Saved data entries:
^^^^
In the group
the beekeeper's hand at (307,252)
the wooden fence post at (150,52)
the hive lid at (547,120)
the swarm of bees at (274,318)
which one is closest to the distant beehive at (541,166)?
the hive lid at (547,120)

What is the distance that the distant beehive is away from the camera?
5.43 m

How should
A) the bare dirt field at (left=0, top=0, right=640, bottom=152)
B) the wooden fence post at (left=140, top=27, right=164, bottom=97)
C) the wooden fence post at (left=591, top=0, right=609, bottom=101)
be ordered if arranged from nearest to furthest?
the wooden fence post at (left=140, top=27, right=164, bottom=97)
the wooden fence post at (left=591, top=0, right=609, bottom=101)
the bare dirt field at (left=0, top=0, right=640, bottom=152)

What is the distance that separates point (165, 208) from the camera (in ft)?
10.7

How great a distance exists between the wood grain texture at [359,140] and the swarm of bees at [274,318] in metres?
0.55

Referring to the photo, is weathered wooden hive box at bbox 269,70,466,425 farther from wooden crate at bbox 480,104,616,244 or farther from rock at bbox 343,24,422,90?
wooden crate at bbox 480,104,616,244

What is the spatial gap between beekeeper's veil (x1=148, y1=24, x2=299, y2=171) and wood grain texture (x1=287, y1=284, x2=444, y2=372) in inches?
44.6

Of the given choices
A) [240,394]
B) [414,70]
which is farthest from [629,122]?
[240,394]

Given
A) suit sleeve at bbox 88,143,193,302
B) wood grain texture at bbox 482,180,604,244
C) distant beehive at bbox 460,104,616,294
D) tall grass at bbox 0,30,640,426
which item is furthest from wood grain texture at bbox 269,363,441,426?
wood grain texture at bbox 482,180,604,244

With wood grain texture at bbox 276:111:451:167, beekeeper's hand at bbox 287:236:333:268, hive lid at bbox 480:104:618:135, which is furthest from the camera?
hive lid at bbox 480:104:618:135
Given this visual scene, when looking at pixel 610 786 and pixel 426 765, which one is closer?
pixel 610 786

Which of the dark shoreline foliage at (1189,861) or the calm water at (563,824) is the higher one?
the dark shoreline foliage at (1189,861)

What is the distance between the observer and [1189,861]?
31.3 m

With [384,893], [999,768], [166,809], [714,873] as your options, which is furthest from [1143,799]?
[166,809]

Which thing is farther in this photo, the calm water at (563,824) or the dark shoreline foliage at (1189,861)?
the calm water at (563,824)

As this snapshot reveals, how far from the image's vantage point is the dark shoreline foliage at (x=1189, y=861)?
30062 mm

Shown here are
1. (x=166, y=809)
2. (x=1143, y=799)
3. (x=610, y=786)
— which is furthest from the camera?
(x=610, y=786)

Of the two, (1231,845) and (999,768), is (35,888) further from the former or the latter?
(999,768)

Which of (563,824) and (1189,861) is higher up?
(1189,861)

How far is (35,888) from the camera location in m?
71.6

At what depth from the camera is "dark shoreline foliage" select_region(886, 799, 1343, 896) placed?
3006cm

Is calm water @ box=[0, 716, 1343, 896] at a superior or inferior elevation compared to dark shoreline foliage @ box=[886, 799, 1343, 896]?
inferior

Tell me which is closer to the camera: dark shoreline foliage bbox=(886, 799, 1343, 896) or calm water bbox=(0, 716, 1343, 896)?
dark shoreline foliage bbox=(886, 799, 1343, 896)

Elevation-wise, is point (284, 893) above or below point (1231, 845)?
^^^^
__Task to complete__. How many lines in the entries above contain the string "bees"? Reply with the number alone.

__Solution to this task__. 2